Distribution of amino acid residues from their physical chemical properties

In our study we would like to quantitatively characterize physical-chemical characteristics of interfaces which make them unique as compared to surfaces not involved in protein-protein interactions. Thus we analyzed the distribution of general physical chemical properties of interface residues using physical-chemical property scales derived in our previous work [45, 62]. In that work we have constructed five vectors, E1, E2, E3, E4 and E5, each representing a property with specific values for each amino acid. The vectors were generated by multidimensional scaling of a large number of 237 physical chemical properties, and we demonstrated that the distribution of the 20 amino acids in the 5-dimensional vector space is similar to the distribution in the original high dimensional property space. The new five properties have a clear physical interpretation and correlate well with the hydrophobicity (E1), size (E2), frequency of amino acid in α-helix (E3), number of degenerate codons (E4) and frequency of residue in β-strands (E5). Each vector gives a different decomposition of amino acid residues into five groups of amino acid residues namely, E1(α11(VLIMFW), α12(CY), α13(AH), α14(PTQR), α15(GSNKDE)), E2(α21(KRE), α22 (MFWQYHD), α23(AVLITCN), α24(PS), α25(G)), E3(α31 (A), α32(VLME), α33(GISTQKHD), α34(FCNR), α35 (WPY)), E4(α41(VLIPKR), α42(AGFSTY), α43(WNQE), α44(MHD), α45(C)) and E5(α51(VTCR), α52(IYQS), α53 (NKH), α54(AGLMFD), α55(WPE)) [45]. In this quantitative scheme of property analysis the hydrophobic/hydro-philic separation of residues, for example, is shown in vector E1, with the hydrophobic residues in bin E1(α11) and the polar and charged residues in bin E1(α15).

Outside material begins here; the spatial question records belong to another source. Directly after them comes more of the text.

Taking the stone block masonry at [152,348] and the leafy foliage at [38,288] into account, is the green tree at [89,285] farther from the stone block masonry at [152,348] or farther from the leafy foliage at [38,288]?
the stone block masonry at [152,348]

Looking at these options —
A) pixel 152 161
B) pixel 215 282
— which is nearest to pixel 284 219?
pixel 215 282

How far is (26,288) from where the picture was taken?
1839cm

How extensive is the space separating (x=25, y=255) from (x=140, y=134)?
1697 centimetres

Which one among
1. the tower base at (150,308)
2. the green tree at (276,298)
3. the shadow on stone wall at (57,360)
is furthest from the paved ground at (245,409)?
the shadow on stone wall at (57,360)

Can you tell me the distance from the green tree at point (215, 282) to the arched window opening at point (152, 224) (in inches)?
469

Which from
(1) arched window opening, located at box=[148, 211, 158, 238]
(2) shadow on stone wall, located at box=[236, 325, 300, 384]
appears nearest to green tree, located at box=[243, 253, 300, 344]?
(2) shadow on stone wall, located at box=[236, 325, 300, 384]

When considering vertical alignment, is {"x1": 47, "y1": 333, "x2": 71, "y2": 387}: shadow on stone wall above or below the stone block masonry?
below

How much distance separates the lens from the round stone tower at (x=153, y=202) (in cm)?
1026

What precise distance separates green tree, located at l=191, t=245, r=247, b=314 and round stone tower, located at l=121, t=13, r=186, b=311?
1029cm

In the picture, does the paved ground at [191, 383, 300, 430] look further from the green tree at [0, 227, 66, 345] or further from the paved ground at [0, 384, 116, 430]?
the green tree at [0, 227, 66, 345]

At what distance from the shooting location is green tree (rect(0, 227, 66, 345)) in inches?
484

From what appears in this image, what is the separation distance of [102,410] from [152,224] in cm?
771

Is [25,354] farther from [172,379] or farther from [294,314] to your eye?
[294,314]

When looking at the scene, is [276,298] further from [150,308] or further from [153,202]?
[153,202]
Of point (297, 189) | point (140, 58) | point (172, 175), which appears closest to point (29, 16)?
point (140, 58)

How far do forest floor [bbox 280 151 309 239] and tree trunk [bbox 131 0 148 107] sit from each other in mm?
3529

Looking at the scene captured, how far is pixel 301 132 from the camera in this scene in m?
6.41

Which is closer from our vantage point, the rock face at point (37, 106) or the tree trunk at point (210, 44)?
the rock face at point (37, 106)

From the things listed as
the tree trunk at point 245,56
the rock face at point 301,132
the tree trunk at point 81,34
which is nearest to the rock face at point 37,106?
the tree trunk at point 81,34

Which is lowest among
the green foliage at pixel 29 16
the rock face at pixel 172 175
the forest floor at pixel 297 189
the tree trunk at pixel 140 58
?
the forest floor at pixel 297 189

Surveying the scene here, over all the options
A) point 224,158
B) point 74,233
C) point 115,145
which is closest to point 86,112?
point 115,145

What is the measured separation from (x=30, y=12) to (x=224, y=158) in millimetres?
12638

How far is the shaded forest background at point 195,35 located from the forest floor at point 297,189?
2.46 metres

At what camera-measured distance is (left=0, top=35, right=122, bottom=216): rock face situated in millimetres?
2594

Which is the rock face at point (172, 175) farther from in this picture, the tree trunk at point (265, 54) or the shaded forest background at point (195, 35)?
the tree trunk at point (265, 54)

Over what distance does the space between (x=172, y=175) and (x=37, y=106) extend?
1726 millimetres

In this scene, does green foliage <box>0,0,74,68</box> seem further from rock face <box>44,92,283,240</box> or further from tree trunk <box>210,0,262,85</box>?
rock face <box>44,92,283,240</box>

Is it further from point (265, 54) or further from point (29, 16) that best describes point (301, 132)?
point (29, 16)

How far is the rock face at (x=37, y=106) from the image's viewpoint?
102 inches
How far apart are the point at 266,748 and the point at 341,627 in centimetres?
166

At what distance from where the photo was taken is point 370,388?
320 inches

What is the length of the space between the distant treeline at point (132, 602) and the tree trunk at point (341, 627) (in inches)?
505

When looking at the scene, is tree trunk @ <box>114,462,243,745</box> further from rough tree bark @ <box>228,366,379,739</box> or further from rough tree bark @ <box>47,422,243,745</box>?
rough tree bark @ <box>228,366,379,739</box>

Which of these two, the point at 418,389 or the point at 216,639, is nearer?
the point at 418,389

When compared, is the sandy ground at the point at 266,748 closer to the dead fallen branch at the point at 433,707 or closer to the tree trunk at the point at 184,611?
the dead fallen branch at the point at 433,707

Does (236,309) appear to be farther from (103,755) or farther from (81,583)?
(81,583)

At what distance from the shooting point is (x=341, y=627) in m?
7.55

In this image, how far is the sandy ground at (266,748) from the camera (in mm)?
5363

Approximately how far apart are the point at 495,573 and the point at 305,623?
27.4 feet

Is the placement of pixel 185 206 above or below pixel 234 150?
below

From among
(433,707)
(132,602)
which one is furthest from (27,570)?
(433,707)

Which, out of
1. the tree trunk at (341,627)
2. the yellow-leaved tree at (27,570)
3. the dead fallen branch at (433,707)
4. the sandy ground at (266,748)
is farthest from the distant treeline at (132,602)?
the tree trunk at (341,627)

Figure 2 shows the distribution of amino acid residues in each of the property vectors E1 and E2 at the protein interface and on the protein surface. In this figure the distribution of the E1 vector clearly shows the high propensity of hydrophobic residues across the interface relative to the protein surface (bin E1(α11)), and the high propensity of hydrophilic residues on the protein surface (bin E1(α15)). These bins represent distinct quantitative finger prints for distinguishing surface from interface regions. Further inspections of bins of other vectors reveal additional markers, for example, bin E2(α21) and bin E2(α22) in the vector E2 show also remarkable differences. The group of amino acid residues in bin E2(α21) of vector E2 is highly populated with surface residues due to the large residues K, R and E, and bin E2(α22) of E2 is highly populated by interface residues and reflects the high propensities of Phe, Met, Trp, Tyr and His residues for protein interfaces. Other bins with large differences are bin E3(α33) of vector E3 and bin E5(α53) of vector E5 (data not shown, see Appendix 1.2). Not all vectors contribute to a distinction between surface and interface areas to the same extent, as seen in the similar distributions of surface and interface residues in the bins of vector E4. Our analysis is different from a simple correlation analysis of physical chemical properties and interface propensities, as can be seen for the distributions of vector E3. We find no particular preferences for helical residues in interface regions, as the distributions of the bins with helix formers (bin E3(α31), bin E3(α32)) and helix breakers are fairly similar, however a distinct difference is found for bin E3(α33).

Fig. 2
Distribution of amino acid residues at the protein interface (blue) and on the protein surface (red) based on their physical chemical properties. The error bar in each bin represents the standard error calculated by σn, where, n=72 and ...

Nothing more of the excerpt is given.